As I sit here in my chair at work, I am overcome with a sense of loss. I hate what I have become in light of my own selfishness. The side of me that is a perfectionist who could never dream to aspire to the heights of my own standards, the part of me that has always excelled at everything and been thrust into positions of authority often before I was ready, is at complete odds, with the idealist. The side that sees and hopes for what the world could be but bucks at what the world is. My job, or my town, or my family or my life are not the bliss or perfection or bare the balance that they could and so I rebel, and fight, and neglect for the sake of making some statement that could never be understood outside of the sickened walls of my own mind.
And so here I sit, completely overwhelmed at my own foolishness. I hate that I am in a situation that is so unbearably inferior to what it could and should be. We should be helping people but we are not. We should be encouraging health, and personal responsibility, but we are not. It should be all for one, with servant’s hearts we should consider the needs of the others, while neglecting our own, only to be nourished by the others that consider our needs before their own. I am not giving my all, and I feel the fool to face my own incompetence. Yet, I can not in good conscious give that part of myself because there is so much that lends to an environment of self promotion and feeds the political gluttony of others.
Therein lays the root problem. I am a hypocrite. In frustration I concede, and abdicate myself to my own selfish desires.
I dream of an attainable society, a culture where we promote each other. We possess, but we possess only because others provide, and others possess only because we provide. This is a community that is governed by an economy of equality. There are no rich or poor. People don’t use their gifts or talents or goods to get ahead, but to provide lovingly for everyone.

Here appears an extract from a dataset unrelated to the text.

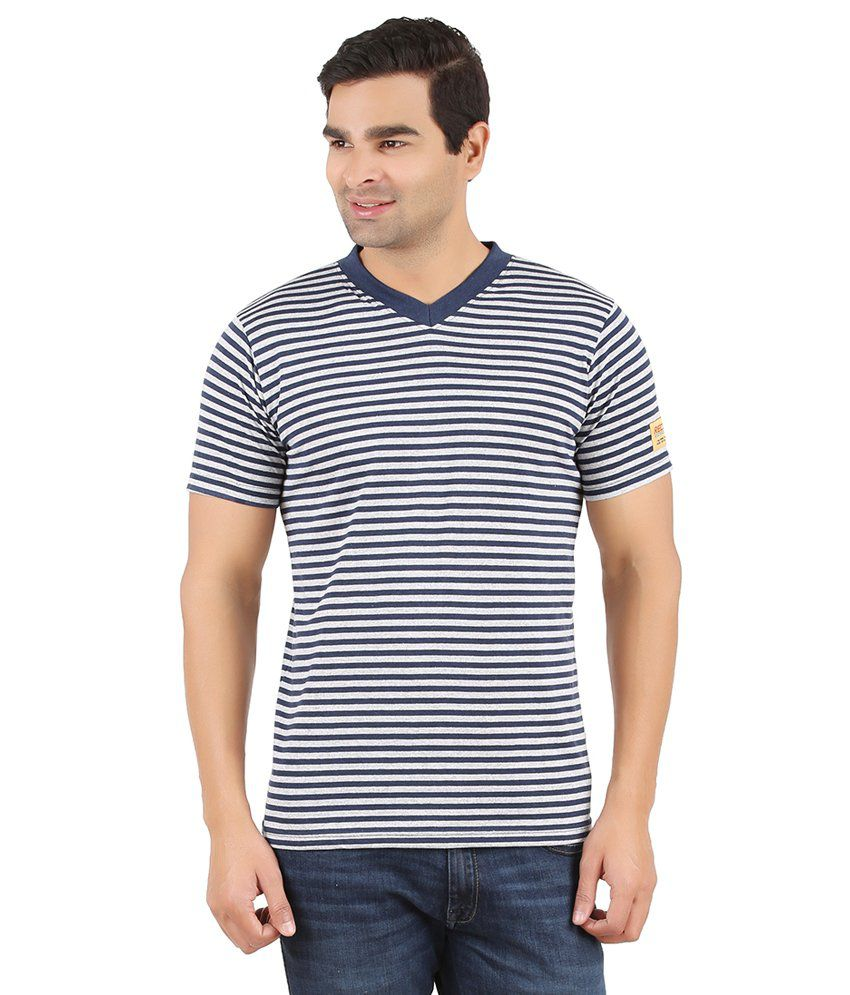Recca Navy Cotton Blend T-Shirt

No one seeks for their own good, but for the good of the whole.
I dream of a society that is self sufficient and ecologically viable. We do not take more than we need. We take possession of the land and master it, but do not destroy it. We can look at technology and use it, but can turn it aside, when we see that balance with creation outweighs convenience.
We tend to the widows and the orphans. We fill the needs of the down trodden and teach them to provide for themselves. We trust that God will provide for our needs and do not horde out of fear. Walking through life, we absorb the beauty of each moment and cherish it in our minds and continue to the next moment not clinging to what is behind us, but submerging ourselves in the moment that we live in.
We hold ourselves accountable to one another and when necessary we hold one another accountable. No nation governs us, so we are not filled with any geographical, ethnic or racial pride. We look to the future, and do not fear death as though death is the end of all things. We embrace what is both inevitable and natural. We accept that life is not flesh. Life does not rot as flesh rots. We do not fear aging, but celebrate it, cherish it, learn from it, and use it as tool. Our elderly are not a burden but a blessing, just as our children are a blessing. Families tend to their members and communities tend to families. People are not discarded when they are deemed useless, or as baggage. The middle carries both extremes, the young and the old, and celebrates the joys and wisdom that come with both.
Magistrates are servants, and leaders are humble. Government is not declared by popularity but by obedience to wisdom, and no one person assumes absolute power, for no man is infallible. . .all people live in peace. Not perfection for now, for perfection comes later, but they live in peace.